Task set>
1. According to the leak detection notebook, what is the "Make Graph" step meant to convert, and into what?
2. Carry on the leak detection notebook from its last line onward.

Exercise passage>
# # # # #
<a id='toc'></a>
# Table of Contents:
1. [Make Graph](#makegraph)
2. [Read in Yearly Prediction and Scale Back to Original Interval](#readscale)
3. [Exploratory Data Analysis](#eda)
4. [1D CNN](#1dcnn)         <br>

# Leak Detection

> Garðar Örn Garðarsson <br>
Integrated Machine Learning Systems 20-21 <br>
University College London

<a id='makegraph'></a>
*Back to [Table of Contents](#toc)*

## 1. Make Graph

Convert the `EPANET` model to a `networkx` graph

In [1]:
import os
import yaml
import time
import torch
import epynet
import numpy as np
import pandas as pd
import matplotlib.pyplot as plt
from sklearn.model_selection import train_test_split

from utils.epanet_loader import get_nx_graph
from utils.epanet_simulator import epanetSimulator
from utils.data_loader import battledimLoader, dataCleaner, dataGenerator, embedSignalOnGraph, rescaleSignal
from modules.torch_gnn import ChebNet
from utils.visualisation import visualise

# Runtime configuration
path_to_wdn     = './data/L-TOWN.inp'
path_to_data    = './data/l-town-data/'
weight_mode     = 'pipe_length'
self_loops      = True
scaling         = 'minmax'
figsize         = (50,16)
# # # # #
[Stored data entries]

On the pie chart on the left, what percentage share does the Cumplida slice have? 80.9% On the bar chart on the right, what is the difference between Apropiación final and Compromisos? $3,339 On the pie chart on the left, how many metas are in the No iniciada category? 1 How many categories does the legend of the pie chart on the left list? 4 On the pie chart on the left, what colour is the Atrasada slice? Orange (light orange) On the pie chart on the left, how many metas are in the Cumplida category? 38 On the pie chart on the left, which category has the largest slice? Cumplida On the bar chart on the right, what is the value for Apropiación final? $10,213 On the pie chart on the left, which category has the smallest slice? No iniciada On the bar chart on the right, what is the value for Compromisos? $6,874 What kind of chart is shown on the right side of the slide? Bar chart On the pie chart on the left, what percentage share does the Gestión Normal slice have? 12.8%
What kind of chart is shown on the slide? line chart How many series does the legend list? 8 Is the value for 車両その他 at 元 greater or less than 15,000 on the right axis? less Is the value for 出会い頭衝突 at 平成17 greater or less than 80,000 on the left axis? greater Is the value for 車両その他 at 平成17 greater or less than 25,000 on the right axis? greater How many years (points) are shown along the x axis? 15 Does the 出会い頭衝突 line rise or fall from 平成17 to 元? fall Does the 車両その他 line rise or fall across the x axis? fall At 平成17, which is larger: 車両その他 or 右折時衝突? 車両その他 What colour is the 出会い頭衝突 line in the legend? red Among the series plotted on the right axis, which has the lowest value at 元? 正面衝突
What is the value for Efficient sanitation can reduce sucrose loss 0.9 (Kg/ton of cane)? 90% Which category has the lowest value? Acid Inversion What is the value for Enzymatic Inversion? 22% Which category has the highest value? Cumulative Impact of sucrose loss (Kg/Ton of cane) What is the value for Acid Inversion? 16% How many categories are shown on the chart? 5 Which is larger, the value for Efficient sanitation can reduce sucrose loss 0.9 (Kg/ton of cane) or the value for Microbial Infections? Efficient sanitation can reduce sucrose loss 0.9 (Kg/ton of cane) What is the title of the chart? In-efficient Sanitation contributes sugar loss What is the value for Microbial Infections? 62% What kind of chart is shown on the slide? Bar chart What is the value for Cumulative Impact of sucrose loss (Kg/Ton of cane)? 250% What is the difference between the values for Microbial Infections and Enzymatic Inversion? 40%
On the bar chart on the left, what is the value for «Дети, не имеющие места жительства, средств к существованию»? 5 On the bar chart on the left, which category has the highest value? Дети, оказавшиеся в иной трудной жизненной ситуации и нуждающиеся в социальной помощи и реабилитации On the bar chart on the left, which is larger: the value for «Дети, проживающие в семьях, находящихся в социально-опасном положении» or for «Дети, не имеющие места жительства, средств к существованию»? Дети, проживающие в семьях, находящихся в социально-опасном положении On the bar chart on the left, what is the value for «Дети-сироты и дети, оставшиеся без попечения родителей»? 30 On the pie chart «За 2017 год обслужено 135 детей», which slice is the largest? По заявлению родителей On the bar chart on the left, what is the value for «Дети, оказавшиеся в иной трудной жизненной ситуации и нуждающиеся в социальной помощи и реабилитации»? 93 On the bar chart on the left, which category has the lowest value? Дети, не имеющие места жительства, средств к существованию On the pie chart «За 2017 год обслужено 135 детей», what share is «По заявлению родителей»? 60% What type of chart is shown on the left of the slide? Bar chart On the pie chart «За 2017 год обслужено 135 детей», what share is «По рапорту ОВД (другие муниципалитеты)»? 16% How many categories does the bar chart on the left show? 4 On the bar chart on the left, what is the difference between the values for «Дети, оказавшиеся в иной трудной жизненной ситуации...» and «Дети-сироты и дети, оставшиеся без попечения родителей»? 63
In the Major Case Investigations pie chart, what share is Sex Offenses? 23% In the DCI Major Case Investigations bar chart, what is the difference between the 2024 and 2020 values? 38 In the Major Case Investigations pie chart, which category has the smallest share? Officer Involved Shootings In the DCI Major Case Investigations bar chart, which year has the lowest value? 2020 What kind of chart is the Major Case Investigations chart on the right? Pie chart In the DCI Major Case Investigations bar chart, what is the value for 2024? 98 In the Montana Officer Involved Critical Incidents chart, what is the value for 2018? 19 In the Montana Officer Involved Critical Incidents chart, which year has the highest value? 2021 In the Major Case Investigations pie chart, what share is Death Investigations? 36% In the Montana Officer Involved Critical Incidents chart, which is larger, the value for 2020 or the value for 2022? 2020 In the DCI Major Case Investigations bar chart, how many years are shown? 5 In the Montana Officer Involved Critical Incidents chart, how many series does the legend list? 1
# # # # #
Answers by item>
1. It converts the `EPANET` model to a `networkx` graph.

2.
print_out_rate  = 1               
model_name      = 'l-town-chebnet-' + weight_mode +'-' + scaling + '{}'.format('-self_loop' if self_loops else '')
last_model_path = './studies/models/' + model_name + '-1.pt'
last_log_path   = './studies/logs/'   + model_name + '-1.csv' 

# Import the .inp file using the EPYNET library
wdn = epynet.Network(path_to_wdn)

# Solve hydraulic model for a single timestep
wdn.solve()

# Convert the file using a custom function, based on:
# https://github.com/BME-SmartLab/GraphConvWat 
G , pos , head = get_nx_graph(wdn, weight_mode=weight_mode, get_head=True)

<a id='readscale'></a>
*Back to [Table of Contents](#toc)*

## 2. Read in Yearly Prediction and Scale Back to Original Interval

In [2]:
def read_prediction(filename='predictions.csv', scale=1, bias=0, start_date='2018-01-01 00:00:00'):
    df = pd.read_csv(filename, index_col='Unnamed: 0')
    df.columns = ['n{}'.format(int(node)+1) for node in df.columns]
    df = df*scale+bias
    df.index = pd.date_range(start=start_date,
                             periods=len(df),
                             freq = '5min')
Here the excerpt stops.